• WHAT IS ASKED
Reproduce the following records line for line, with no changes.

=== GIVEN RECORDS ===

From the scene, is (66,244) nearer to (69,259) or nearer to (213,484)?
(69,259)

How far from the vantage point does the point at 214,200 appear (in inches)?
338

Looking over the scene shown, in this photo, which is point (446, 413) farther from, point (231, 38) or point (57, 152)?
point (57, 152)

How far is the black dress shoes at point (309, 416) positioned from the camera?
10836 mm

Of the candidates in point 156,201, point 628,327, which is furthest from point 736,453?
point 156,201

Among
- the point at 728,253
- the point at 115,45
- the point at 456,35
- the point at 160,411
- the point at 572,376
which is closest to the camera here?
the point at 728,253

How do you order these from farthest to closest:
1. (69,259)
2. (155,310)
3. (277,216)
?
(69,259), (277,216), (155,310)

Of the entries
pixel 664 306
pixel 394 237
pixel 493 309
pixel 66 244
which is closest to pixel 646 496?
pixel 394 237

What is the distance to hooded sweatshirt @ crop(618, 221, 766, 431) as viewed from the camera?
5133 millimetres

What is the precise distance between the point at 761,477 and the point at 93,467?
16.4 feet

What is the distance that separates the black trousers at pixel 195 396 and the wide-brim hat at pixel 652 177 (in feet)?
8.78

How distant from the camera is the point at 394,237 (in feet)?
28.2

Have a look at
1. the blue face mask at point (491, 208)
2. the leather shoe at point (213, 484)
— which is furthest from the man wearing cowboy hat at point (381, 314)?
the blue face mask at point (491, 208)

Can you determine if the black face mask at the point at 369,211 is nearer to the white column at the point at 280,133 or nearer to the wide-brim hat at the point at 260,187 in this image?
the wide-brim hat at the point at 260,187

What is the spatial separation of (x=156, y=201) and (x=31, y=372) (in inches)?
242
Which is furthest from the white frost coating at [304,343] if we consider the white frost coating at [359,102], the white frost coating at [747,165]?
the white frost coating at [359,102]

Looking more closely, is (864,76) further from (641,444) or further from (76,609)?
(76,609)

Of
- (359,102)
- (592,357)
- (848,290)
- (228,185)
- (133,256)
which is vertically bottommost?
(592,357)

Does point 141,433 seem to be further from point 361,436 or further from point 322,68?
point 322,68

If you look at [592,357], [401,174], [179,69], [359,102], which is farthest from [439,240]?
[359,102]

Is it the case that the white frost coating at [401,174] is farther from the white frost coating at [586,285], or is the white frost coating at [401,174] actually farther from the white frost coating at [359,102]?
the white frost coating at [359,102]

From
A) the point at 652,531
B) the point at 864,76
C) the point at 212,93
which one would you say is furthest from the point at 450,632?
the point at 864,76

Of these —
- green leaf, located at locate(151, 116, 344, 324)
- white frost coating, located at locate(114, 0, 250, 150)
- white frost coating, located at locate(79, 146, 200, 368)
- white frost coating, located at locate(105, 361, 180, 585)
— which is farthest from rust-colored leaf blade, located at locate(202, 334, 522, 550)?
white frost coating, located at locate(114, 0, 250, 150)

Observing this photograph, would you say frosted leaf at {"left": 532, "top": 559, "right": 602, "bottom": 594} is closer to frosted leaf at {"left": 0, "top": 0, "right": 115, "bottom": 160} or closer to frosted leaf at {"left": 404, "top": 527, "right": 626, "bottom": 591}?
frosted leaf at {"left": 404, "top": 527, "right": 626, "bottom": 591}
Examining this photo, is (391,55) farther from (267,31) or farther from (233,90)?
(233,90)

===

• ANSWER FOR THE TASK
From the scene, is (66,244) nearer to (69,259) or nearer to (213,484)?
(69,259)

How far from the vantage point does the point at 214,200 appear (in inches)?
338

Looking over the scene shown, in this photo, which is point (446, 413) farther from, point (231, 38) or point (57, 152)?
point (57, 152)

How far is the black dress shoes at point (309, 416) positioned from the camera?
10836 mm

Of the candidates in point 156,201, point 628,327, which is furthest from point 736,453?
point 156,201

Among
- the point at 728,253
- the point at 115,45
- the point at 456,35
- the point at 160,411
- the point at 572,376
which is closest to the camera here?
the point at 728,253

How do you order these from farthest to closest:
1. (69,259)
2. (155,310)
3. (277,216)
?
(69,259), (277,216), (155,310)

Of the entries
pixel 664 306
pixel 394 237
pixel 493 309
pixel 66 244
which is closest to pixel 646 496?
pixel 394 237

What is the distance to hooded sweatshirt @ crop(618, 221, 766, 431) as viewed from the camera?
5133 millimetres

What is the precise distance between the point at 761,477 and the point at 93,467?
16.4 feet

What is the distance that separates the black trousers at pixel 195 396 and the wide-brim hat at pixel 652 177 (in feet)?
8.78

How distant from the camera is the point at 394,237 (in feet)?
28.2

Have a look at
1. the blue face mask at point (491, 208)
2. the leather shoe at point (213, 484)
— which is furthest from the man wearing cowboy hat at point (381, 314)?
the blue face mask at point (491, 208)

Can you determine if the black face mask at the point at 369,211 is nearer to the white column at the point at 280,133 or nearer to the wide-brim hat at the point at 260,187 in this image?
the wide-brim hat at the point at 260,187

What is the spatial separation of (x=156, y=201) and (x=31, y=372) (in inches)?
242
Which is furthest from the white frost coating at [304,343] if we consider the white frost coating at [359,102], the white frost coating at [747,165]?
the white frost coating at [359,102]

Looking more closely, is (864,76) further from (641,444) or further from (76,609)?
(76,609)

Of
- (359,102)
- (592,357)
- (848,290)
- (228,185)
- (133,256)
which is vertically bottommost?
(592,357)

Does point 141,433 seem to be further from point 361,436 or further from point 322,68?
point 322,68

If you look at [592,357], [401,174], [179,69], [359,102], which is farthest from [439,240]?
[359,102]

Is it the case that the white frost coating at [401,174] is farther from the white frost coating at [586,285], or is the white frost coating at [401,174] actually farther from the white frost coating at [359,102]?
the white frost coating at [359,102]

From
A) the point at 652,531
B) the point at 864,76
C) the point at 212,93
which one would you say is furthest from the point at 450,632?
the point at 864,76

Of these —
- green leaf, located at locate(151, 116, 344, 324)
- white frost coating, located at locate(114, 0, 250, 150)
- white frost coating, located at locate(79, 146, 200, 368)
- white frost coating, located at locate(105, 361, 180, 585)
— which is farthest from rust-colored leaf blade, located at locate(202, 334, 522, 550)?
white frost coating, located at locate(114, 0, 250, 150)

Observing this photograph, would you say frosted leaf at {"left": 532, "top": 559, "right": 602, "bottom": 594} is closer to frosted leaf at {"left": 0, "top": 0, "right": 115, "bottom": 160} or closer to frosted leaf at {"left": 404, "top": 527, "right": 626, "bottom": 591}?
frosted leaf at {"left": 404, "top": 527, "right": 626, "bottom": 591}
Examining this photo, is (391,55) farther from (267,31) or farther from (233,90)?
(233,90)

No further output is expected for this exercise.